[Short task]: Express everything in the listing below, from the line containing "Examining what this" down to the line containing "3.49 metres", as a two-column CSV with the headers request and answer. Give one row per request, put each field in quotation marks, and turn any line breaks into spaces.

START The input

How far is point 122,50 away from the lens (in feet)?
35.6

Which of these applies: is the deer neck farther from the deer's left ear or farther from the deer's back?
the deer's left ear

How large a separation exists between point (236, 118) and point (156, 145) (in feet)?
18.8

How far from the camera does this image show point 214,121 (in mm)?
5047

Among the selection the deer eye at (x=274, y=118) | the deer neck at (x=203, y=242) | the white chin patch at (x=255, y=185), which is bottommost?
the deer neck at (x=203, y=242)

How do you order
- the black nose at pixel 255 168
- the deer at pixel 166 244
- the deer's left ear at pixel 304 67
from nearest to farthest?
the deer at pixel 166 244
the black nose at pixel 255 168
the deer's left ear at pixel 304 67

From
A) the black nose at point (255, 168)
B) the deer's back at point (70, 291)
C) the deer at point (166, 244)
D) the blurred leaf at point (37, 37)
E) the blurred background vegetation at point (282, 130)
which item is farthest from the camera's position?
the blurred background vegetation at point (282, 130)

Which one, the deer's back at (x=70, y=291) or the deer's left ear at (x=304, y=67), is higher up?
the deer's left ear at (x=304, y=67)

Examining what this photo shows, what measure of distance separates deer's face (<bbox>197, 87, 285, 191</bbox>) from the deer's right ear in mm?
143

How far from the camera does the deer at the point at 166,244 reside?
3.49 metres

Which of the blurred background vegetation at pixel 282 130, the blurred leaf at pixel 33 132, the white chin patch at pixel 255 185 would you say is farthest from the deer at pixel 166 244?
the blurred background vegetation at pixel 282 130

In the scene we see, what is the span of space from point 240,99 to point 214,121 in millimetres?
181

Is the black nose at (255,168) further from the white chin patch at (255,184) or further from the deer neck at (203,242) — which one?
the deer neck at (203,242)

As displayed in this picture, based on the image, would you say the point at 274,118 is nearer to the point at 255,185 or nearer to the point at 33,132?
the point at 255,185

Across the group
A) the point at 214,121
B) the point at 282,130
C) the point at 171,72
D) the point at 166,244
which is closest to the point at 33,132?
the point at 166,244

END The input

[Exercise response]:
request,answer
"Examining what this photo shows, what measure of distance separates deer's face (<bbox>197, 87, 285, 191</bbox>) from the deer's right ear in mm?","143"
"How far from the camera does the deer at the point at 166,244 reside?","3.49 metres"